*** Data supplied

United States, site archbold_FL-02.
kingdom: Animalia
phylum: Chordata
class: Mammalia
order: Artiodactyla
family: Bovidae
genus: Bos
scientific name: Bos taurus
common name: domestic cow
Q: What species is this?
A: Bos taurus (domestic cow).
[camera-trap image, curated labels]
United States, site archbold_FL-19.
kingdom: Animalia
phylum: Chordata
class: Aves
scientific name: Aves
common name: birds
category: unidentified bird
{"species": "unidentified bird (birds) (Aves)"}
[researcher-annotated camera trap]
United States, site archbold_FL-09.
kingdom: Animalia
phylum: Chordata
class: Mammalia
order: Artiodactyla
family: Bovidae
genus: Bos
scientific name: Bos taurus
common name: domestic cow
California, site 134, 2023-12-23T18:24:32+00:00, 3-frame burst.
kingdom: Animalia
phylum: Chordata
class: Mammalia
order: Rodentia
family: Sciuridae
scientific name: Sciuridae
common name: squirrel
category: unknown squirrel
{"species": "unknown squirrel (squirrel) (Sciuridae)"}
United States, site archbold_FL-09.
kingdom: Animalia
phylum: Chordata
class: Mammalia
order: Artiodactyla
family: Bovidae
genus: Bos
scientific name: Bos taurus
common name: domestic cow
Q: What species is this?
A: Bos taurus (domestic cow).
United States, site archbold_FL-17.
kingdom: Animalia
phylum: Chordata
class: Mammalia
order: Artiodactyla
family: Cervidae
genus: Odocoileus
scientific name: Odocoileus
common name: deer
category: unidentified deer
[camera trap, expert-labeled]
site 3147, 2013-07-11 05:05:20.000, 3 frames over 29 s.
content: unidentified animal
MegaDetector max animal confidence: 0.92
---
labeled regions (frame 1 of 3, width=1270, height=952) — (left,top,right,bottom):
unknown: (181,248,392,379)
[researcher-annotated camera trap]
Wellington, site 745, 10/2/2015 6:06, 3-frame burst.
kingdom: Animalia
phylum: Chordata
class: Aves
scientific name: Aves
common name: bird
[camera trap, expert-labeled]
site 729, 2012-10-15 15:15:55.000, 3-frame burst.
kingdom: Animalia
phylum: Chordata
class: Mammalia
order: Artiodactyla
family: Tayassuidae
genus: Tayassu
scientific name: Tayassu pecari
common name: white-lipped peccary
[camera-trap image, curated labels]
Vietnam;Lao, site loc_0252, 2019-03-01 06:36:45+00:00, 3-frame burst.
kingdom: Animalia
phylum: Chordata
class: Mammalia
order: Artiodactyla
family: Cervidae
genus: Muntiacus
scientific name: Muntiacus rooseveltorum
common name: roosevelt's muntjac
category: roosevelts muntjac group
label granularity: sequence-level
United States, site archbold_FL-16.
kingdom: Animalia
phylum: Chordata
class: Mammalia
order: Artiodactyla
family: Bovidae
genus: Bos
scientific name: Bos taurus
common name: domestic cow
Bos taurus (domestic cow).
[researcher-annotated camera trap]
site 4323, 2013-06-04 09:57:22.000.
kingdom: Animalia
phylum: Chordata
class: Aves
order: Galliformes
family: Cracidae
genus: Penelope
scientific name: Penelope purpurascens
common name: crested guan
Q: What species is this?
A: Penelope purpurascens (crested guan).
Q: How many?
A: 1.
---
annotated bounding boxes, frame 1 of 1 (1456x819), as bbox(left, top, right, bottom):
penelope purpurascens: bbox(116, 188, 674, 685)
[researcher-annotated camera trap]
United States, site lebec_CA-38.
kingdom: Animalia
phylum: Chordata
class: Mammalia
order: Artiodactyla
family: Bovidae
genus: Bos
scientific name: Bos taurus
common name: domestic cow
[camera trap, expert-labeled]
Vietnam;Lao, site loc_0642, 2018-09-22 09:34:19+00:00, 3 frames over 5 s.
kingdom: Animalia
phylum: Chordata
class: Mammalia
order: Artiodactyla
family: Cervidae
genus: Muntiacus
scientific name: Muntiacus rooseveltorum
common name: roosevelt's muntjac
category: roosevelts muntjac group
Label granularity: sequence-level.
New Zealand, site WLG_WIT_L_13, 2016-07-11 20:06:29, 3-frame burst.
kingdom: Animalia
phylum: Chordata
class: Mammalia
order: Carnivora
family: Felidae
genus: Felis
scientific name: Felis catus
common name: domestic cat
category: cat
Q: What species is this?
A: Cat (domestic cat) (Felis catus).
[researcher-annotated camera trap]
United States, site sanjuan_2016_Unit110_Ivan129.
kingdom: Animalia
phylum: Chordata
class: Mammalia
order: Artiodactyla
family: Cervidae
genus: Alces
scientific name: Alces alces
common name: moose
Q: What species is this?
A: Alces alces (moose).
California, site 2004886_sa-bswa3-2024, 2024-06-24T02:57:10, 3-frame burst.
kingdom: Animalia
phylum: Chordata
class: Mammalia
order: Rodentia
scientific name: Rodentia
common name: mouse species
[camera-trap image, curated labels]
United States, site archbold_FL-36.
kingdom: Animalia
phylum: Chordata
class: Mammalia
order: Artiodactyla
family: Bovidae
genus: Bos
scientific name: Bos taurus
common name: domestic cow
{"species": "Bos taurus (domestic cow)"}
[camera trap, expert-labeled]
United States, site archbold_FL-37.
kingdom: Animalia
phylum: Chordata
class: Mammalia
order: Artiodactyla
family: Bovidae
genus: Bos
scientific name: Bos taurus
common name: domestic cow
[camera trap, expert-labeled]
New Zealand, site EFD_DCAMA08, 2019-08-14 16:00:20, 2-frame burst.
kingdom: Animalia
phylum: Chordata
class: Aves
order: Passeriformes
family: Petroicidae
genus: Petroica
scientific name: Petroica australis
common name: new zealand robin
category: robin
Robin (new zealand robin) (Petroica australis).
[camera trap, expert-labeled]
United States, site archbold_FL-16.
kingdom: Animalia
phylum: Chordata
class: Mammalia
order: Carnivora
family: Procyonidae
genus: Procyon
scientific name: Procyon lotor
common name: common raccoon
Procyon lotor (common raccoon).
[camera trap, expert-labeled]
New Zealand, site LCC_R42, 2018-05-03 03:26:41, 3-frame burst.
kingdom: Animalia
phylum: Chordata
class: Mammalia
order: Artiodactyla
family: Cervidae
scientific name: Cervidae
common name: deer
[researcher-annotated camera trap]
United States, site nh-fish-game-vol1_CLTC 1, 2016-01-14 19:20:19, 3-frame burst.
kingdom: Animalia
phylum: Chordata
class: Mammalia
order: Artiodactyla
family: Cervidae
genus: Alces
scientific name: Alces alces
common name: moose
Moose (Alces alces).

******

*Exercise instructions*: Transcribe the entries above exactly.

*Answer space*:
United States, site archbold_FL-02.
kingdom: Animalia
phylum: Chordata
class: Mammalia
order: Artiodactyla
family: Bovidae
genus: Bos
scientific name: Bos taurus
common name: domestic cow
Q: What species is this?
A: Bos taurus (domestic cow).
[camera-trap image, curated labels]
United States, site archbold_FL-19.
kingdom: Animalia
phylum: Chordata
class: Aves
scientific name: Aves
common name: birds
category: unidentified bird
{"species": "unidentified bird (birds) (Aves)"}
[researcher-annotated camera trap]
United States, site archbold_FL-09.
kingdom: Animalia
phylum: Chordata
class: Mammalia
order: Artiodactyla
family: Bovidae
genus: Bos
scientific name: Bos taurus
common name: domestic cow
California, site 134, 2023-12-23T18:24:32+00:00, 3-frame burst.
kingdom: Animalia
phylum: Chordata
class: Mammalia
order: Rodentia
family: Sciuridae
scientific name: Sciuridae
common name: squirrel
category: unknown squirrel
{"species": "unknown squirrel (squirrel) (Sciuridae)"}
United States, site archbold_FL-09.
kingdom: Animalia
phylum: Chordata
class: Mammalia
order: Artiodactyla
family: Bovidae
genus: Bos
scientific name: Bos taurus
common name: domestic cow
Q: What species is this?
A: Bos taurus (domestic cow).
United States, site archbold_FL-17.
kingdom: Animalia
phylum: Chordata
class: Mammalia
order: Artiodactyla
family: Cervidae
genus: Odocoileus
scientific name: Odocoileus
common name: deer
category: unidentified deer
[camera trap, expert-labeled]
site 3147, 2013-07-11 05:05:20.000, 3 frames over 29 s.
content: unidentified animal
MegaDetector max animal confidence: 0.92
---
labeled regions (frame 1 of 3, width=1270, height=952) — (left,top,right,bottom):
unknown: (181,248,392,379)
[researcher-annotated camera trap]
Wellington, site 745, 10/2/2015 6:06, 3-frame burst.
kingdom: Animalia
phylum: Chordata
class: Aves
scientific name: Aves
common name: bird
[camera trap, expert-labeled]
site 729, 2012-10-15 15:15:55.000, 3-frame burst.
kingdom: Animalia
phylum: Chordata
class: Mammalia
order: Artiodactyla
family: Tayassuidae
genus: Tayassu
scientific name: Tayassu pecari
common name: white-lipped peccary
[camera-trap image, curated labels]
Vietnam;Lao, site loc_0252, 2019-03-01 06:36:45+00:00, 3-frame burst.
kingdom: Animalia
phylum: Chordata
class: Mammalia
order: Artiodactyla
family: Cervidae
genus: Muntiacus
scientific name: Muntiacus rooseveltorum
common name: roosevelt's muntjac
category: roosevelts muntjac group
label granularity: sequence-level
United States, site archbold_FL-16.
kingdom: Animalia
phylum: Chordata
class: Mammalia
order: Artiodactyla
family: Bovidae
genus: Bos
scientific name: Bos taurus
common name: domestic cow
Bos taurus (domestic cow).
[researcher-annotated camera trap]
site 4323, 2013-06-04 09:57:22.000.
kingdom: Animalia
phylum: Chordata
class: Aves
order: Galliformes
family: Cracidae
genus: Penelope
scientific name: Penelope purpurascens
common name: crested guan
Q: What species is this?
A: Penelope purpurascens (crested guan).
Q: How many?
A: 1.
---
annotated bounding boxes, frame 1 of 1 (1456x819), as bbox(left, top, right, bottom):
penelope purpurascens: bbox(116, 188, 674, 685)
[researcher-annotated camera trap]
United States, site lebec_CA-38.
kingdom: Animalia
phylum: Chordata
class: Mammalia
order: Artiodactyla
family: Bovidae
genus: Bos
scientific name: Bos taurus
common name: domestic cow
[camera trap, expert-labeled]
Vietnam;Lao, site loc_0642, 2018-09-22 09:34:19+00:00, 3 frames over 5 s.
kingdom: Animalia
phylum: Chordata
class: Mammalia
order: Artiodactyla
family: Cervidae
genus: Muntiacus
scientific name: Muntiacus rooseveltorum
common name: roosevelt's muntjac
category: roosevelts muntjac group
Label granularity: sequence-level.
New Zealand, site WLG_WIT_L_13, 2016-07-11 20:06:29, 3-frame burst.
kingdom: Animalia
phylum: Chordata
class: Mammalia
order: Carnivora
family: Felidae
genus: Felis
scientific name: Felis catus
common name: domestic cat
category: cat
Q: What species is this?
A: Cat (domestic cat) (Felis catus).
[researcher-annotated camera trap]
United States, site sanjuan_2016_Unit110_Ivan129.
kingdom: Animalia
phylum: Chordata
class: Mammalia
order: Artiodactyla
family: Cervidae
genus: Alces
scientific name: Alces alces
common name: moose
Q: What species is this?
A: Alces alces (moose).
California, site 2004886_sa-bswa3-2024, 2024-06-24T02:57:10, 3-frame burst.
kingdom: Animalia
phylum: Chordata
class: Mammalia
order: Rodentia
scientific name: Rodentia
common name: mouse species
[camera-trap image, curated labels]
United States, site archbold_FL-36.
kingdom: Animalia
phylum: Chordata
class: Mammalia
order: Artiodactyla
family: Bovidae
genus: Bos
scientific name: Bos taurus
common name: domestic cow
{"species": "Bos taurus (domestic cow)"}
[camera trap, expert-labeled]
United States, site archbold_FL-37.
kingdom: Animalia
phylum: Chordata
class: Mammalia
order: Artiodactyla
family: Bovidae
genus: Bos
scientific name: Bos taurus
common name: domestic cow
[camera trap, expert-labeled]
New Zealand, site EFD_DCAMA08, 2019-08-14 16:00:20, 2-frame burst.
kingdom: Animalia
phylum: Chordata
class: Aves
order: Passeriformes
family: Petroicidae
genus: Petroica
scientific name: Petroica australis
common name: new zealand robin
category: robin
Robin (new zealand robin) (Petroica australis).
[camera trap, expert-labeled]
United States, site archbold_FL-16.
kingdom: Animalia
phylum: Chordata
class: Mammalia
order: Carnivora
family: Procyonidae
genus: Procyon
scientific name: Procyon lotor
common name: common raccoon
Procyon lotor (common raccoon).
[camera trap, expert-labeled]
New Zealand, site LCC_R42, 2018-05-03 03:26:41, 3-frame burst.
kingdom: Animalia
phylum: Chordata
class: Mammalia
order: Artiodactyla
family: Cervidae
scientific name: Cervidae
common name: deer
[researcher-annotated camera trap]
United States, site nh-fish-game-vol1_CLTC 1, 2016-01-14 19:20:19, 3-frame burst.
kingdom: Animalia
phylum: Chordata
class: Mammalia
order: Artiodactyla
family: Cervidae
genus: Alces
scientific name: Alces alces
common name: moose
Moose (Alces alces).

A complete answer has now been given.